- [WHAT TO WORK ON]: Could you retype each of the items below word for word, omitting the pictures?

[Start RECORDS]

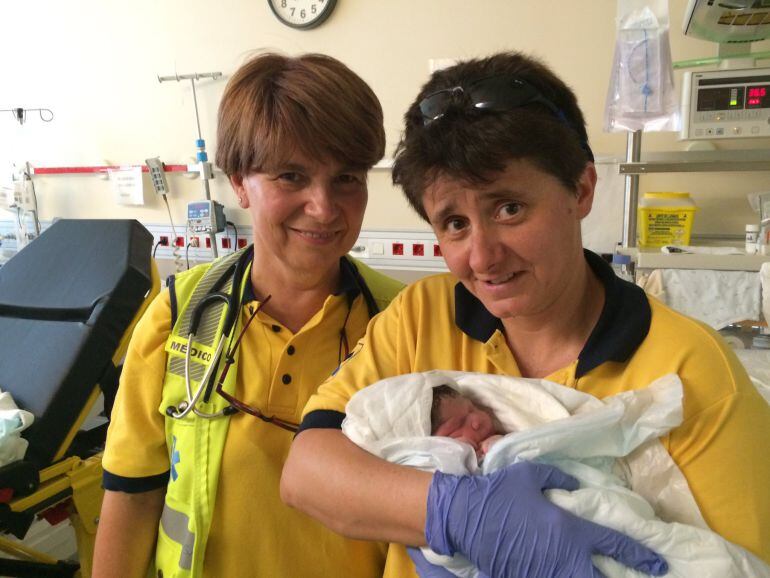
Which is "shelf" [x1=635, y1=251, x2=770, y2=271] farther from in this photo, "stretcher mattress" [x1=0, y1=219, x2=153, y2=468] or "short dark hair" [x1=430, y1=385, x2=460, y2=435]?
"stretcher mattress" [x1=0, y1=219, x2=153, y2=468]

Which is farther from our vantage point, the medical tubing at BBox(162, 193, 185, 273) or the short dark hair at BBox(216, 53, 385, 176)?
the medical tubing at BBox(162, 193, 185, 273)

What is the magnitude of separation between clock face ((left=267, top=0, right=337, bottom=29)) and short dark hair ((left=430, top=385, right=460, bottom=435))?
2542mm

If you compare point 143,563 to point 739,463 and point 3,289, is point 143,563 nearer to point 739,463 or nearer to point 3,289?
point 739,463

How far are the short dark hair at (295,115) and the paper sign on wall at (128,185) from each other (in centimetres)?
259

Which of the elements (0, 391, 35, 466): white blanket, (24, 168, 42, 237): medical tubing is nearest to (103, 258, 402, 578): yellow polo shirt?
(0, 391, 35, 466): white blanket

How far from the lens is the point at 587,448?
0.77m

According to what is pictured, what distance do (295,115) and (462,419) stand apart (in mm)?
633

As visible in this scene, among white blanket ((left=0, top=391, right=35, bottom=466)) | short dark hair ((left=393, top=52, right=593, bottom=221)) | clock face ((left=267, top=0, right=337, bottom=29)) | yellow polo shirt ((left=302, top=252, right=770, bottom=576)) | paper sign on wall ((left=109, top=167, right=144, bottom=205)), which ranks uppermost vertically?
clock face ((left=267, top=0, right=337, bottom=29))

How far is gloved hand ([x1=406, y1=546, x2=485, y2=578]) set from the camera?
78cm

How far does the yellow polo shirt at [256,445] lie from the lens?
1084 mm

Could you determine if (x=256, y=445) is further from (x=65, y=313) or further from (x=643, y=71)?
(x=643, y=71)

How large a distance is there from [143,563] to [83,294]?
1.17 meters

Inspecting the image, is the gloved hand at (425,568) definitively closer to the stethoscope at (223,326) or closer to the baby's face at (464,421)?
the baby's face at (464,421)

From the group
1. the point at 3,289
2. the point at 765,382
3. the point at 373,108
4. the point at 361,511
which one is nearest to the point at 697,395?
the point at 361,511
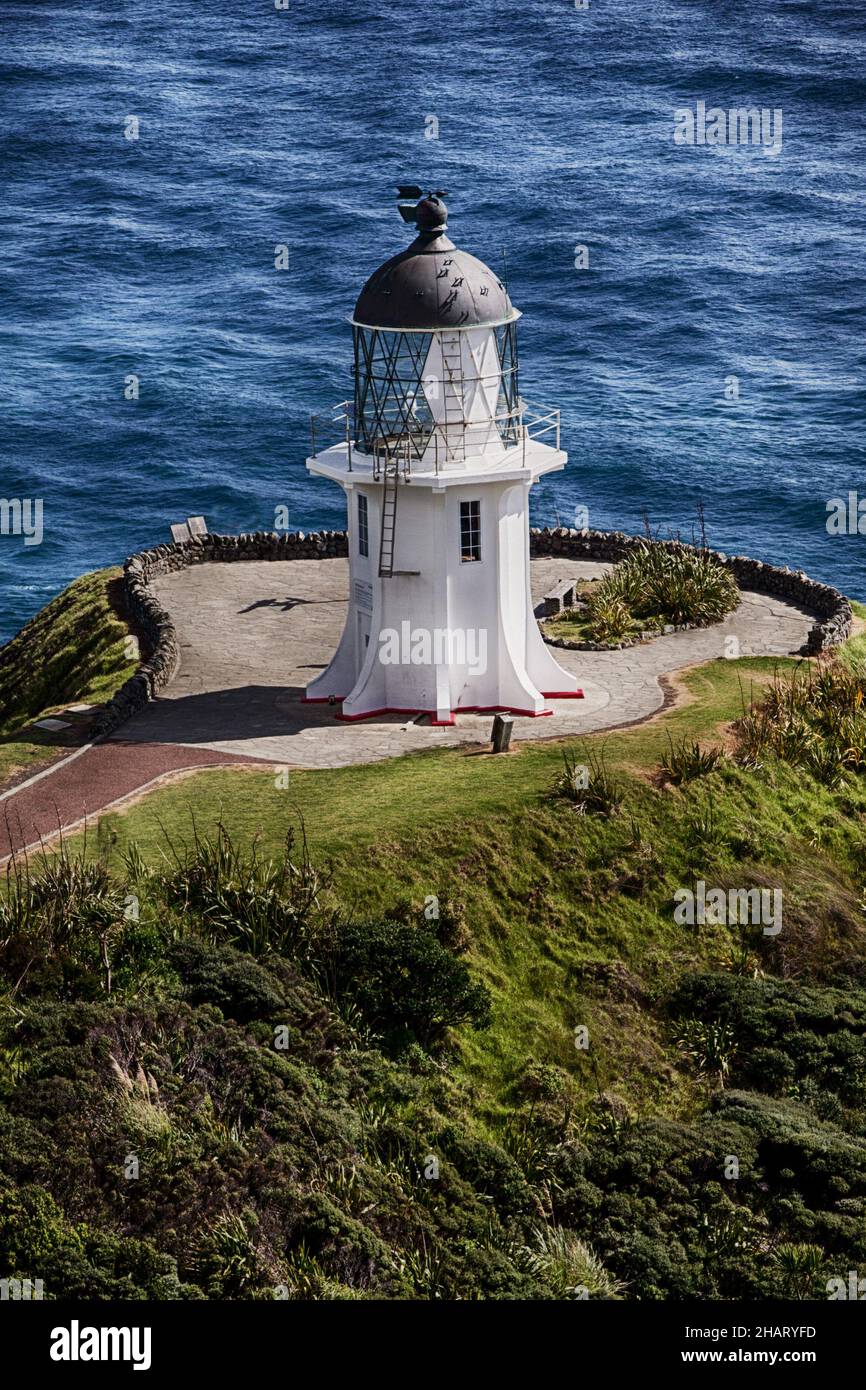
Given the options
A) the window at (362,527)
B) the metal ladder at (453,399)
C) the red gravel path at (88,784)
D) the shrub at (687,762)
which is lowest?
the red gravel path at (88,784)

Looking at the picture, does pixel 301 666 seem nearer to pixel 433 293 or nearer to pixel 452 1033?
pixel 433 293

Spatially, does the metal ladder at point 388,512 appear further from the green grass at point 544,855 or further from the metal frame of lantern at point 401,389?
the green grass at point 544,855

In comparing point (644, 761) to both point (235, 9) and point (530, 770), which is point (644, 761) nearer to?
point (530, 770)

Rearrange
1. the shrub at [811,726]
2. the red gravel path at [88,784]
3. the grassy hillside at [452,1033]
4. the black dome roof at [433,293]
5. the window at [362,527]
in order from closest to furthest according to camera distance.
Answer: the grassy hillside at [452,1033] < the red gravel path at [88,784] < the black dome roof at [433,293] < the shrub at [811,726] < the window at [362,527]

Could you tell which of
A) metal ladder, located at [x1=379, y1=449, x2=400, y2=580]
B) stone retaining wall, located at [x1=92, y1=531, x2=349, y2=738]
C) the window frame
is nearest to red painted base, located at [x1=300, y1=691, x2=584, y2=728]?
metal ladder, located at [x1=379, y1=449, x2=400, y2=580]

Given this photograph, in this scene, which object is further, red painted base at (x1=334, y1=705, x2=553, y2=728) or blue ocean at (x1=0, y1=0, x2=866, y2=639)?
blue ocean at (x1=0, y1=0, x2=866, y2=639)

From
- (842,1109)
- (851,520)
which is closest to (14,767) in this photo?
(842,1109)

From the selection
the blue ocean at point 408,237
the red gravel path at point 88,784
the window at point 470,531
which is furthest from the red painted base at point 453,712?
the blue ocean at point 408,237

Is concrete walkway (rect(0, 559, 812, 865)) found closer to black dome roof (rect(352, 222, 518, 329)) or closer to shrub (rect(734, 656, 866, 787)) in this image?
shrub (rect(734, 656, 866, 787))
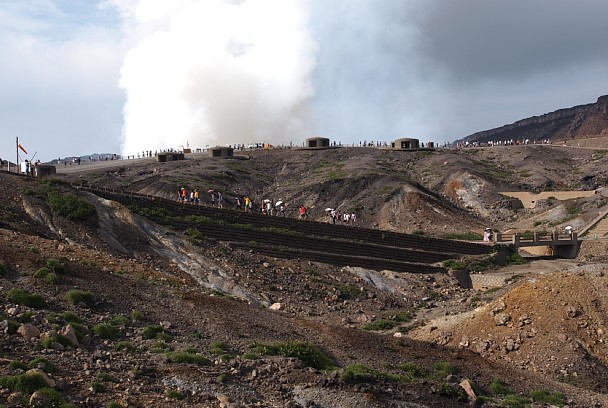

[End RECORDS]

- [SOLUTION TO THE EXERCISE]:
Which is "shelf" [x1=635, y1=251, x2=770, y2=271] farther from in this photo, "stretcher mattress" [x1=0, y1=219, x2=153, y2=468] or "short dark hair" [x1=430, y1=385, x2=460, y2=435]?
"stretcher mattress" [x1=0, y1=219, x2=153, y2=468]

Which is farther from our vantage point, the medical tubing at BBox(162, 193, 185, 273) or the short dark hair at BBox(216, 53, 385, 176)?
the medical tubing at BBox(162, 193, 185, 273)

What is the magnitude of separation between clock face ((left=267, top=0, right=337, bottom=29)) and short dark hair ((left=430, top=385, right=460, bottom=435))?
2542mm

If you compare point 143,563 to point 739,463 and point 3,289, is point 143,563 nearer to point 739,463 or nearer to point 3,289?
point 739,463

How far are the short dark hair at (295,115) and the paper sign on wall at (128,185) from each other (in centimetres)?
259

Which of the elements (0, 391, 35, 466): white blanket, (24, 168, 42, 237): medical tubing is nearest to (103, 258, 402, 578): yellow polo shirt?
(0, 391, 35, 466): white blanket

How far from the lens is the point at 587,448?
0.77m

According to what is pictured, what distance do (295,115) and (462,419) stand apart (in mm)?
633

As visible in this scene, among white blanket ((left=0, top=391, right=35, bottom=466)) | short dark hair ((left=393, top=52, right=593, bottom=221)) | clock face ((left=267, top=0, right=337, bottom=29)) | yellow polo shirt ((left=302, top=252, right=770, bottom=576)) | paper sign on wall ((left=109, top=167, right=144, bottom=205)), which ranks uppermost vertically?
clock face ((left=267, top=0, right=337, bottom=29))

How far is gloved hand ([x1=406, y1=546, x2=485, y2=578]) set from the camera?
78cm

How far does the yellow polo shirt at [256,445] lie from the lens?
1084 mm

Could you determine if (x=256, y=445) is further from (x=65, y=313) or further from (x=643, y=71)?
(x=643, y=71)

How large a distance is there from [143,563] to [83,294]?
1.17 meters

Inspecting the image, is the gloved hand at (425,568) definitively closer to the stethoscope at (223,326) or closer to the baby's face at (464,421)?
the baby's face at (464,421)

From the group
1. the point at 3,289
2. the point at 765,382
3. the point at 373,108
4. the point at 361,511
which one is nearest to the point at 697,395?
the point at 361,511
Given the options
A) the window at (362,527)
B) the metal ladder at (453,399)
C) the red gravel path at (88,784)
D) the shrub at (687,762)
which is lowest?
the red gravel path at (88,784)

Looking at the picture, does pixel 301 666 seem nearer to pixel 433 293 or nearer to pixel 452 1033?
pixel 433 293

Spatially, does the metal ladder at point 388,512 appear further from the green grass at point 544,855 or further from the metal frame of lantern at point 401,389?
the green grass at point 544,855

In comparing point (644, 761) to both point (235, 9) and point (530, 770), which is point (644, 761) nearer to?
point (530, 770)

Rearrange
1. the shrub at [811,726]
2. the red gravel path at [88,784]
3. the grassy hillside at [452,1033]
4. the black dome roof at [433,293]
5. the window at [362,527]
in order from closest to furthest according to camera distance.
Answer: the grassy hillside at [452,1033] < the red gravel path at [88,784] < the black dome roof at [433,293] < the shrub at [811,726] < the window at [362,527]

Could you tell which of
A) metal ladder, located at [x1=379, y1=449, x2=400, y2=580]
B) stone retaining wall, located at [x1=92, y1=531, x2=349, y2=738]
C) the window frame
is nearest to red painted base, located at [x1=300, y1=691, x2=584, y2=728]?
metal ladder, located at [x1=379, y1=449, x2=400, y2=580]

Given this photograph, in this scene, which object is further, red painted base at (x1=334, y1=705, x2=553, y2=728) or blue ocean at (x1=0, y1=0, x2=866, y2=639)?
blue ocean at (x1=0, y1=0, x2=866, y2=639)

From
- (842,1109)
- (851,520)
which is closest to (14,767) in this photo?
(842,1109)

From the selection
the blue ocean at point 408,237
the red gravel path at point 88,784
the window at point 470,531
which is furthest from the red painted base at point 453,712?
the blue ocean at point 408,237

Is concrete walkway (rect(0, 559, 812, 865)) found closer to black dome roof (rect(352, 222, 518, 329)) or closer to shrub (rect(734, 656, 866, 787)) in this image?
shrub (rect(734, 656, 866, 787))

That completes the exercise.